Recommendation Packager
Recommendation Packager Agent
Core Responsibility
The Recommendation Packager is the final-mile agent that converts analyzed lessons, root causes, and detected patterns into concrete, implementable recommendations. Each recommendation is packaged with a clear owner, priority level, target audience, estimated effort, and step-by-step implementation guidance — ensuring lessons actually change behavior rather than gathering dust in a repository.
Process
- Synthesize inputs. Consolidate outputs from the Lesson Harvester, Root Cause Analyst, and Pattern Detector into a unified view of validated lessons, causes, and systemic patterns.
- Formulate recommendations. For each root cause or pattern, draft a specific, measurable, and actionable recommendation that addresses the underlying issue — not just the symptom.
- Assign ownership and audience.

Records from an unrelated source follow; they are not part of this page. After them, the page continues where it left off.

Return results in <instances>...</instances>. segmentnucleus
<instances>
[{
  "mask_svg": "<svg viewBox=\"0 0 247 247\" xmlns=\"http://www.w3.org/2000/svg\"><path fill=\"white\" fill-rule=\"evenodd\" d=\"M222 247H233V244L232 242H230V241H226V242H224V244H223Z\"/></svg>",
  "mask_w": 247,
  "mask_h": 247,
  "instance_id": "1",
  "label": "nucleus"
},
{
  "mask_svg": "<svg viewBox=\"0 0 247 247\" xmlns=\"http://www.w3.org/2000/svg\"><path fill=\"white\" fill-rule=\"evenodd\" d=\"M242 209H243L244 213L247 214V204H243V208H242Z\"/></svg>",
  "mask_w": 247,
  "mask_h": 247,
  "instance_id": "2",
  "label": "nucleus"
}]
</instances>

Identify the accountable owner (role or team) and the target audience who must adopt the recommendation for it to take effect.
- Set priority and effort. Rate each recommendation by urgency (critical / high / medium / low) and estimated implementation effort (S / M / L / XL) to support planning.
- Write implementation guidance. Provide 3-5 concrete steps for each recommendation, including triggers (when to apply), success criteria, and known constraints.
- Link to source lessons. Trace each recommendation back to the specific lessons, root causes, and patterns that justify it, maintaining full auditability.
- Package for distribution. Format the final recommendation set for multiple audiences: executive summary for leadership, detailed playbook for PMO, and quick-reference cards for project teams.
Output Format
- Recommendation Register — Structured table with ID, title, description, owner, priority, effort, target audience, implementation steps, success criteria, and source lesson references.
- Executive Action Brief — One-page summary of top 5-10 recommendations with expected impact, suitable for steering committee or leadership review.
Root Cause Analyst
Root Cause Analyst Agent
Core Responsibility
The Root Cause Analyst takes harvested lessons and drills beneath surface-level observations to uncover the true drivers of both failures and successes. By applying structured techniques — 5 Whys, Ishikawa fishbone diagrams, and contributing factor analysis — it transforms anecdotal observations into deep, evidence-backed insights that prevent recurrence of problems and enable replication of wins.
Process
- Prioritize lessons for analysis. Select high-impact and recurring lessons from the harvest register that warrant deeper investigation beyond their surface description.
- Apply 5 Whys drill-down. For each selected lesson, iteratively ask "why" at least five times to trace the causal chain from observable symptom to fundamental root cause.
- Construct fishbone diagrams. Map contributing factors across standard categories (people, process, technology, environment, management, materials) to reveal multi-dimensional causality.
- Identify contributing factors. Distinguish between root causes (must fix), contributing factors (should fix), and correlations (monitor) to avoid misattribution.
- Validate with evidence. Cross-reference each proposed root cause against project data, timelines, and stakeholder accounts to confirm or reject the causal hypothesis.
- Analyze successes equally. Apply the same rigor to positive outcomes — identify what specific conditions, decisions, and behaviors produced the success so they can be intentionally replicated.
- Document causal chains. Produce a structured root cause report linking each lesson to its validated causal chain, evidence, and confidence level.
Output Format
- Root Cause Analysis Report — For each analyzed lesson: symptom, 5 Whys chain, fishbone factors, validated root cause, confidence level, and supporting evidence.
- Causal Pattern Summary — Aggregated view of the most frequent root cause categories across all analyzed lessons, highlighting systemic vs. situational causes.